### ASSIGNED TASK
Reproduce the records below in their entirety, character for character.
--- INPUT DATA ---
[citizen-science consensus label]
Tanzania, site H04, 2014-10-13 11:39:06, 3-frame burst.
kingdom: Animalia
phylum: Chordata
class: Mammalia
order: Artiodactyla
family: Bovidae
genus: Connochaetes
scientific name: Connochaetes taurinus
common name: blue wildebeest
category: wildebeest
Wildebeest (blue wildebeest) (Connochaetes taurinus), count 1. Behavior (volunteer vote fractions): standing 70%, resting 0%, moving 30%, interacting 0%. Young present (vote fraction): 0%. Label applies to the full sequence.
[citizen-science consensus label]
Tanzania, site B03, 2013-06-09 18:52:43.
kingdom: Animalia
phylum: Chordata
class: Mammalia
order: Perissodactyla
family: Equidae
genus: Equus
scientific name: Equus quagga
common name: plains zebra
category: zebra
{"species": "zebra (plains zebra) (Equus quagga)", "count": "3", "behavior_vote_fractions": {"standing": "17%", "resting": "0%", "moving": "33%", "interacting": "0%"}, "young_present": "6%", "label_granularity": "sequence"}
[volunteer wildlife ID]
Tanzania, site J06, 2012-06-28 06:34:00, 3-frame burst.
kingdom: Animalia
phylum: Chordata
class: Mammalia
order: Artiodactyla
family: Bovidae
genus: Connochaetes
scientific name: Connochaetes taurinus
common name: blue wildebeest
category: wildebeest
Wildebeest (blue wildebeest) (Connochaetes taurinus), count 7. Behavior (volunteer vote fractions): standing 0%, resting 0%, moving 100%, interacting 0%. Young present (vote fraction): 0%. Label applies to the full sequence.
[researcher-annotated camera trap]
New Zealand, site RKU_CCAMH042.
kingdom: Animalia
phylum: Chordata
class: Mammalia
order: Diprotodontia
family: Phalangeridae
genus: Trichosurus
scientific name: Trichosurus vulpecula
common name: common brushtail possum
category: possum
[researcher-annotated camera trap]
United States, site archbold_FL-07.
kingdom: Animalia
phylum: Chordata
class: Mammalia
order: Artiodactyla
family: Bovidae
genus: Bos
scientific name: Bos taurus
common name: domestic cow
---
### REPLY
[citizen-science consensus label]
Tanzania, site H04, 2014-10-13 11:39:06, 3-frame burst.
kingdom: Animalia
phylum: Chordata
class: Mammalia
order: Artiodactyla
family: Bovidae
genus: Connochaetes
scientific name: Connochaetes taurinus
common name: blue wildebeest
category: wildebeest
Wildebeest (blue wildebeest) (Connochaetes taurinus), count 1. Behavior (volunteer vote fractions): standing 70%, resting 0%, moving 30%, interacting 0%. Young present (vote fraction): 0%. Label applies to the full sequence.
[citizen-science consensus label]
Tanzania, site B03, 2013-06-09 18:52:43.
kingdom: Animalia
phylum: Chordata
class: Mammalia
order: Perissodactyla
family: Equidae
genus: Equus
scientific name: Equus quagga
common name: plains zebra
category: zebra
{"species": "zebra (plains zebra) (Equus quagga)", "count": "3", "behavior_vote_fractions": {"standing": "17%", "resting": "0%", "moving": "33%", "interacting": "0%"}, "young_present": "6%", "label_granularity": "sequence"}
[volunteer wildlife ID]
Tanzania, site J06, 2012-06-28 06:34:00, 3-frame burst.
kingdom: Animalia
phylum: Chordata
class: Mammalia
order: Artiodactyla
family: Bovidae
genus: Connochaetes
scientific name: Connochaetes taurinus
common name: blue wildebeest
category: wildebeest
Wildebeest (blue wildebeest) (Connochaetes taurinus), count 7. Behavior (volunteer vote fractions): standing 0%, resting 0%, moving 100%, interacting 0%. Young present (vote fraction): 0%. Label applies to the full sequence.
[researcher-annotated camera trap]
New Zealand, site RKU_CCAMH042.
kingdom: Animalia
phylum: Chordata
class: Mammalia
order: Diprotodontia
family: Phalangeridae
genus: Trichosurus
scientific name: Trichosurus vulpecula
common name: common brushtail possum
category: possum
[researcher-annotated camera trap]
United States, site archbold_FL-07.
kingdom: Animalia
phylum: Chordata
class: Mammalia
order: Artiodactyla
family: Bovidae
genus: Bos
scientific name: Bos taurus
common name: domestic cow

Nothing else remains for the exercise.